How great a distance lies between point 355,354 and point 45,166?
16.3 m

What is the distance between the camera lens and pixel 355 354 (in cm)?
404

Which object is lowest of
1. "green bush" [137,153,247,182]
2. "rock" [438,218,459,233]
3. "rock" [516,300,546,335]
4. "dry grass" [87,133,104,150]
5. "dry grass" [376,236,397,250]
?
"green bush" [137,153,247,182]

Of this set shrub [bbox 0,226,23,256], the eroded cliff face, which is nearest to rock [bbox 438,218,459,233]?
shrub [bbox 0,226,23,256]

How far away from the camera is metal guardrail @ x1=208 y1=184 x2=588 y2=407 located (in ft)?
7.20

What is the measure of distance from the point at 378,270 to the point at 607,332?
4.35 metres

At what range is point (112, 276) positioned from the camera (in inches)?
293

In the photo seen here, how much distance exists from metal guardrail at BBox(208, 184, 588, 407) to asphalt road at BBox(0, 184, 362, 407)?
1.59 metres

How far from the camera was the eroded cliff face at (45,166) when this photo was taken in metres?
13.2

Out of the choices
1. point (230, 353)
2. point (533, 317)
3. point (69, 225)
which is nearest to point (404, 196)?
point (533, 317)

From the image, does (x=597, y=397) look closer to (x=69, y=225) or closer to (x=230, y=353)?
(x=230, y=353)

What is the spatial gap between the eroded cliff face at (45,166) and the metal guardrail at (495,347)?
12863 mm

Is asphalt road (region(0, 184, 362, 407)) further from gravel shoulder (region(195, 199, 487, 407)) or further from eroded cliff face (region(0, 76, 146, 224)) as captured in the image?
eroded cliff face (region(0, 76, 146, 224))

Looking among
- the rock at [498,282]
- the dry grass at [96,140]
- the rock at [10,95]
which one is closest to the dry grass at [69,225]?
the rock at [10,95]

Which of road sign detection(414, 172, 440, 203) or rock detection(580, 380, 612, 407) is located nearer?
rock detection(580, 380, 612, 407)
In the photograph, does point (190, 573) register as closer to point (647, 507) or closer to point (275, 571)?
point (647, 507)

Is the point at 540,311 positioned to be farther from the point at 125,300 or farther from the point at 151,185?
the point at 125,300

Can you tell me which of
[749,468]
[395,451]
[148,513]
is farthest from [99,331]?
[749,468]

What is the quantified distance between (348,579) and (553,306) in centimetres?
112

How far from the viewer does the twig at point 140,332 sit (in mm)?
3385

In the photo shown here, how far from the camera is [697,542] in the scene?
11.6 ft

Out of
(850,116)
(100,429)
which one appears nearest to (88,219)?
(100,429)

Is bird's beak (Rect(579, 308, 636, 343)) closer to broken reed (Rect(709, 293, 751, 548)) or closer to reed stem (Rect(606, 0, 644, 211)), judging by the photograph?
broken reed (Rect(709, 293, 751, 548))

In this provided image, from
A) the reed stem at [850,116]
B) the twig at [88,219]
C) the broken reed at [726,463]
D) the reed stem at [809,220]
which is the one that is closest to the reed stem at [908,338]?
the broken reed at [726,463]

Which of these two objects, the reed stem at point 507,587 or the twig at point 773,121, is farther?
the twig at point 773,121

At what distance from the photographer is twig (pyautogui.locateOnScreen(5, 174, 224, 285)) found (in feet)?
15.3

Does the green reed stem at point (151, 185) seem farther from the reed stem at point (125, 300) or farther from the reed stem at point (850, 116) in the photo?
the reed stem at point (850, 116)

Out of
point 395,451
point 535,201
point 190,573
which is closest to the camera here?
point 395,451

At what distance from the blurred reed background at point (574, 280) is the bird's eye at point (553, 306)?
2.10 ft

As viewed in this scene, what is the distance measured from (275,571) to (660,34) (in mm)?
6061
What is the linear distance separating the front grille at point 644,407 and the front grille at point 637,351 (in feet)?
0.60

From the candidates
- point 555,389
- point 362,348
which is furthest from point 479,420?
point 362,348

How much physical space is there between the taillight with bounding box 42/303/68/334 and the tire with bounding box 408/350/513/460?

○ ○ ○ ○

__연습 목표__.
위 기록의 모든 줄을 한 줄당 문자열 하나씩 JSON 목록으로 나타내되, 빈 줄은 넣지 마세요.

__문제 풀이__.
[
  "How great a distance lies between point 355,354 and point 45,166?",
  "16.3 m",
  "What is the distance between the camera lens and pixel 355 354 (in cm)?",
  "404",
  "Which object is lowest of",
  "1. \"green bush\" [137,153,247,182]",
  "2. \"rock\" [438,218,459,233]",
  "3. \"rock\" [516,300,546,335]",
  "4. \"dry grass\" [87,133,104,150]",
  "5. \"dry grass\" [376,236,397,250]",
  "?",
  "\"green bush\" [137,153,247,182]",
  "Of this set shrub [bbox 0,226,23,256], the eroded cliff face, which is nearest to rock [bbox 438,218,459,233]?",
  "shrub [bbox 0,226,23,256]",
  "How far away from the camera is metal guardrail @ x1=208 y1=184 x2=588 y2=407 located (in ft)?",
  "7.20",
  "What is the measure of distance from the point at 378,270 to the point at 607,332?",
  "4.35 metres",
  "At what range is point (112, 276) positioned from the camera (in inches)?",
  "293",
  "In the photo seen here, how much distance exists from metal guardrail at BBox(208, 184, 588, 407) to asphalt road at BBox(0, 184, 362, 407)?",
  "1.59 metres",
  "How far from the camera was the eroded cliff face at (45,166) when this photo was taken in metres?",
  "13.2",
  "Out of the choices",
  "1. point (230, 353)",
  "2. point (533, 317)",
  "3. point (69, 225)",
  "which is nearest to point (404, 196)?",
  "point (533, 317)",
  "From the image, does (x=597, y=397) look closer to (x=69, y=225) or closer to (x=230, y=353)?",
  "(x=230, y=353)",
  "What is the spatial gap between the eroded cliff face at (45,166) and the metal guardrail at (495,347)?",
  "12863 mm",
  "Is asphalt road (region(0, 184, 362, 407)) further from gravel shoulder (region(195, 199, 487, 407)) or further from eroded cliff face (region(0, 76, 146, 224)) as captured in the image?",
  "eroded cliff face (region(0, 76, 146, 224))",
  "Looking among",
  "- the rock at [498,282]",
  "- the dry grass at [96,140]",
  "- the rock at [10,95]",
  "which one is closest to the dry grass at [69,225]?",
  "the rock at [10,95]",
  "Which of road sign detection(414, 172, 440, 203) or rock detection(580, 380, 612, 407) is located nearer?",
  "rock detection(580, 380, 612, 407)",
  "In the photograph, does point (190, 573) register as closer to point (647, 507) or closer to point (275, 571)?",
  "point (647, 507)",
  "Is the point at 540,311 positioned to be farther from the point at 125,300 or farther from the point at 151,185?",
  "the point at 125,300",
  "Can you tell me which of",
  "[749,468]",
  "[395,451]",
  "[148,513]",
  "is farthest from [99,331]?",
  "[749,468]",
  "What is the quantified distance between (348,579) and (553,306) in centimetres?",
  "112",
  "How far from the viewer does the twig at point 140,332 sit (in mm)?",
  "3385",
  "In the photo shown here, how far from the camera is [697,542] in the scene?",
  "11.6 ft",
  "Out of",
  "(850,116)",
  "(100,429)",
  "which one appears nearest to (88,219)?",
  "(100,429)",
  "Is bird's beak (Rect(579, 308, 636, 343)) closer to broken reed (Rect(709, 293, 751, 548)) or closer to reed stem (Rect(606, 0, 644, 211)), judging by the photograph?",
  "broken reed (Rect(709, 293, 751, 548))",
  "In this provided image, from",
  "A) the reed stem at [850,116]",
  "B) the twig at [88,219]",
  "C) the broken reed at [726,463]",
  "D) the reed stem at [809,220]",
  "which is the one that is closest to the reed stem at [908,338]?",
  "the broken reed at [726,463]",
  "Which of these two objects, the reed stem at point 507,587 or the twig at point 773,121, is farther?",
  "the twig at point 773,121",
  "At what distance from the photographer is twig (pyautogui.locateOnScreen(5, 174, 224, 285)) found (in feet)?",
  "15.3",
  "Does the green reed stem at point (151, 185) seem farther from the reed stem at point (125, 300) or farther from the reed stem at point (850, 116) in the photo?",
  "the reed stem at point (850, 116)",
  "Out of",
  "point 395,451",
  "point 535,201",
  "point 190,573",
  "which is closest to the camera here?",
  "point 395,451",
  "At what distance from the blurred reed background at point (574, 280) is the bird's eye at point (553, 306)?",
  "2.10 ft",
  "As viewed in this scene, what is the distance measured from (275,571) to (660,34) (in mm)?",
  "6061",
  "What is the linear distance separating the front grille at point 644,407 and the front grille at point 637,351 (in feet)?",
  "0.60",
  "From the candidates",
  "- point 555,389",
  "- point 362,348",
  "which is furthest from point 479,420?",
  "point 362,348",
  "How much physical space is there between the taillight with bounding box 42/303/68/334 and the tire with bounding box 408/350/513/460?"
]